Dall’agricoltura di precisione ai filari con Sitevi 2017

Lo scorso luglio a Milano è stata presentata l’ormai prossima edizione di Sitevi 2017, Salone delle attrezzature e del know how per le produzioni delle filiere vigna-vino che si svolgerà a Montpellier tra il 28 e il 30 novembre.

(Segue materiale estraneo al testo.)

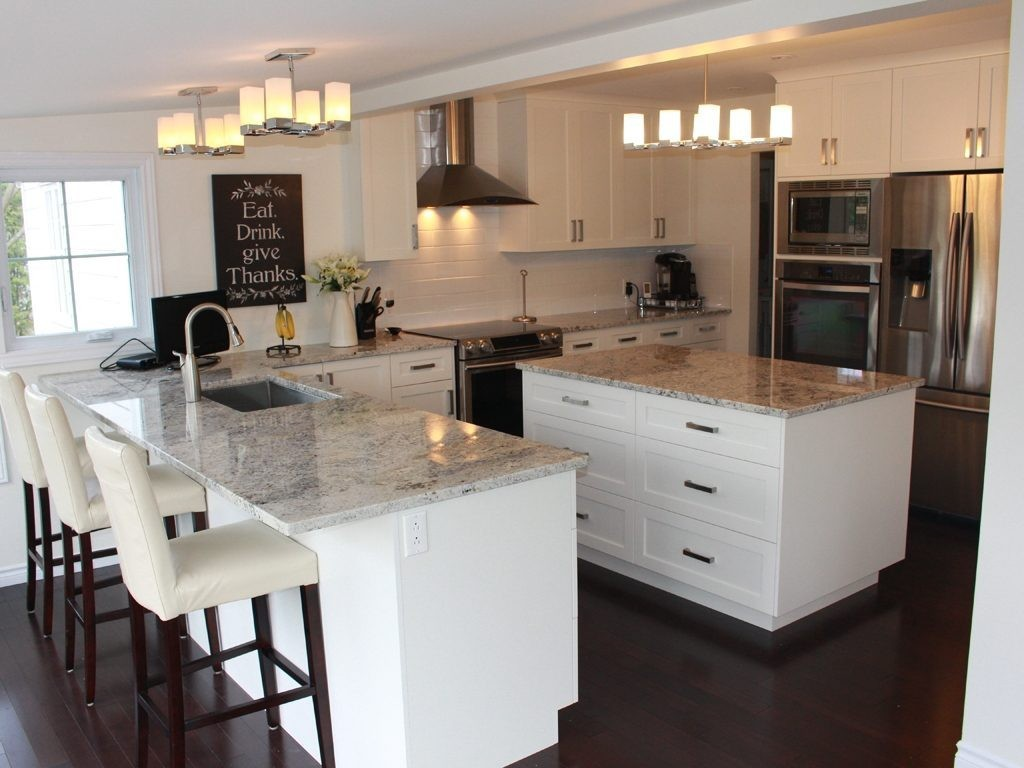 Casa reno direct cuisine de style contemporain avec portes shaker style en thermoplastique - Meuble shaker ...
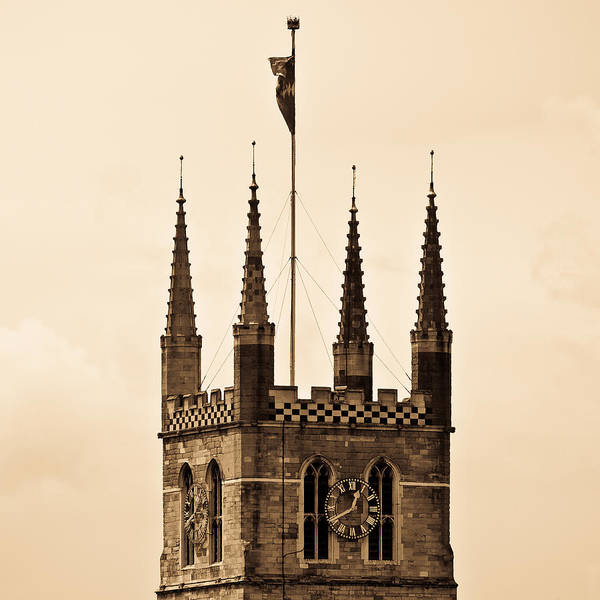 Wall Art - Photograph - Southwark Cathedral London by David Pyatt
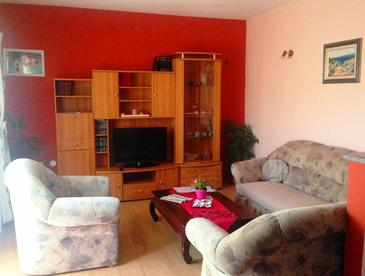 Kaštel Lukšić, Living room in the apartment, WIFI.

L’evento è stato organizzato da Paris Region Entreprises, Saloni Francesi e Promosalons, promotori di Sima e Sitevi, esposizioni fortemente incentrate sull’innovazione e sull’ agricoltura di precisione: Sitevi è la piazza che ospiterà il Villaggio delle Startup, trampolino di lancio per le giovani imprese, un fitto programma di conferenze sull’agricoltura connessa, le nuove tecnologie e la trasformazione digitale e un’area esterna, Spot Démo che include la robotica.

di Samanta Gaber

martine degremont sitevi
Martine Dégremont, direttrice di Sitevi, introduce il dibattito sull’agricoltura di precisione in Italia.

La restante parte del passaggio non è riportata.